Author: Seth Kubersky
Title: Unofficial Guide to Universal Orlando 2021
Publication Info: Unofficial Guides (2021),
My family is planning our first visit to Universal Orlando later this year. Since the Unofficial Guide to Walt Disney World proved useful in the past. Visiting a theme park these days is like planning a military offensive. These guides are helpful in cutting through the overwhelming options with strong opinions and tips for making the best of one’s time in the park. On the downside, almost all of the content of the guidebook is also available for free on the Touring Plans so there isn’t much value add to the book other than having all the information at your fingertips when you’re out of wifi range or your battery is running low.
Around the World for a Good Book Selection for Antigua and Barbuda
Author: Jamaica Kincaid
Title: Annie John
Publication Info: New York : Farrar, Straus, Giroux, c1985.
Annie John is a novel about a young girl growing to become a young woman. The story includes the deterioration of her relationship with her mother, her love for another girl named Gwen, and Annie John’s depression. Colonization weighs over the story in the conflict between traditional ways and English culture. I don’t know if this novel is autobiographical, but Kincaid writes with a sense of lived experience while also being timeless.
Author: Rick Riordan
Title: The Last Olympian: Percy Jackson and the Olympians, Book 5
Publication Info: New York : Disney/Hyperion Books, 2011.
Previously Read by the Same Author: The Lightning Thief, The Sea of Monsters, The Titan’s Curse, The Battle of the Labyrinth
The final book of the series leads to the culminating battle to save Olympus from the Titans in the streets of Manhattan. The book builds well to get to that point with a natural ebb and flow in the narrative between fightin’ and more contemplative stuff. Themes that have been building across all five books play out hre and Percy, Thalia, Grover, Annabeth, Tyson, Clarisse, and Nico all show great character development. I particularly like how Percy plays his reward from the gods.
Author: Rick Riordan
Title: The Battle of the Labyrinth: Percy Jackson and the Olympians, Book 4
Narrator: Jesse Bernstein
Publication Info: [New York] : Listening Library, 2008.
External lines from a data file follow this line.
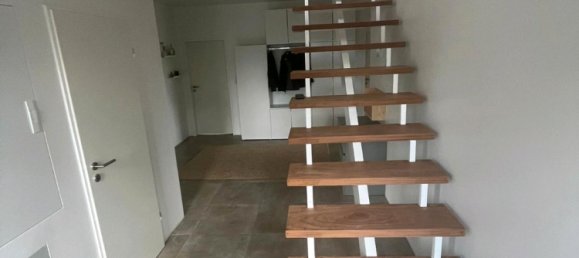 Casa de 6 divisões em Vechta, Germany N.º 287970 5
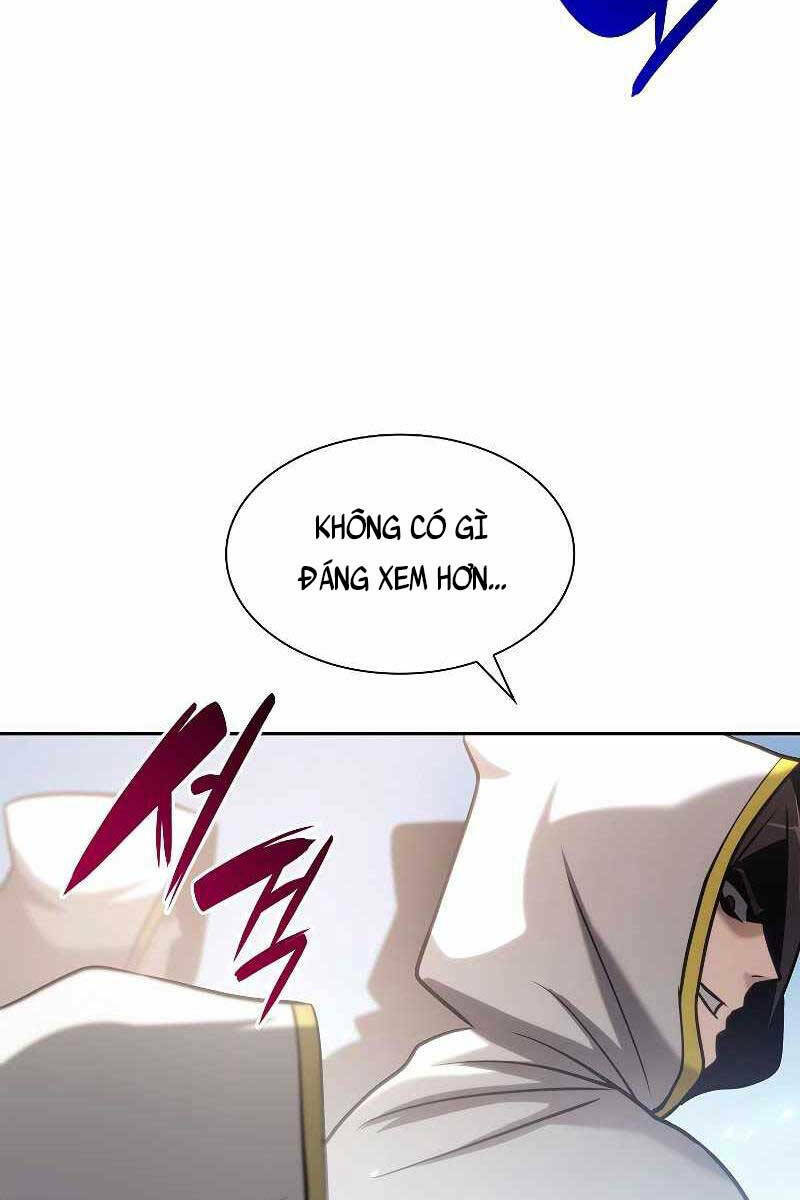 Chương 9 - Trang 87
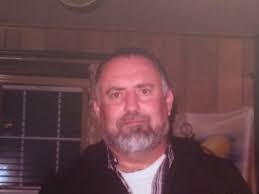 Obituary for Leslie DiPippo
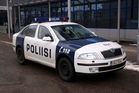 Tiedostonimi=IMG_2180.JPG
Tiedostokoko=485kt
Koko=1150x767
Lisätty=10.03.2017 19.50 IMG_2180.JPG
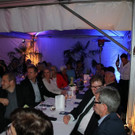 k-IMG_3682.JPG
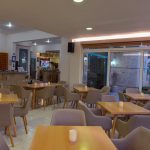 Lounge Barbie Trianta.jpg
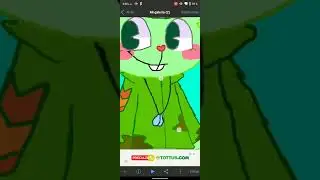 flippi otra ves con unos retoques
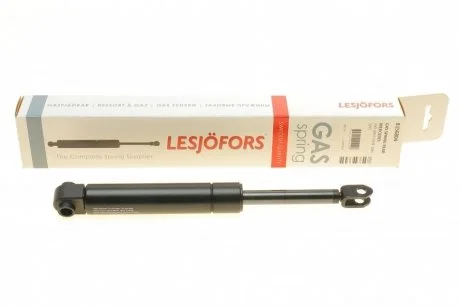 Пружина газовая багажника LESJOFORS 8156804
Previously Read by the Same Author: The Lightning Thief, The Sea of Monsters, The Titan’s Curse
The Battle of the Labyrinth is another great quest story, this time primarily underground in the mysterious labyrinthe. Annabeth leads the quest with Grover, Percy, and Tyson with an angry and dangerous Nico playing a part as well. The book is well constructed as each characters has a role to play that leads to a specific goal. The war with the Titans begins in earnest with a battle at Camp Half-Blood that concludes the novel.
Author: Rick Riordan
Title: The Titan’s Curse: Percy Jackson and the Olympians, Book 3
Narrator: Jesse Bernstein
Publication Info: New York : Random House/Listening Library, 
Previously Read by the Same Author: The Lightning Thief, The Sea of Monsters
Book 3 of the series once again features a coast-to-coast quest (literally Bar Harbor, Maine to the Bay Area of California) as Percy Jackson seeks to find his friend Annabeth and the goddess Artemis. The book introduces half-bloods Nico and Bianca di Angelo, features Zeus’ daughter Thalia for the first time, and brings in Zoë Nightshade and the Hunters of Artemis. All of these characters will be significant to the course of the narrative in the ensuing novels. But I feel The Titan’s Curse doesn’t work as well as a stand-alone adventure and feels a bit formulaic. It’s still clever and fun, though.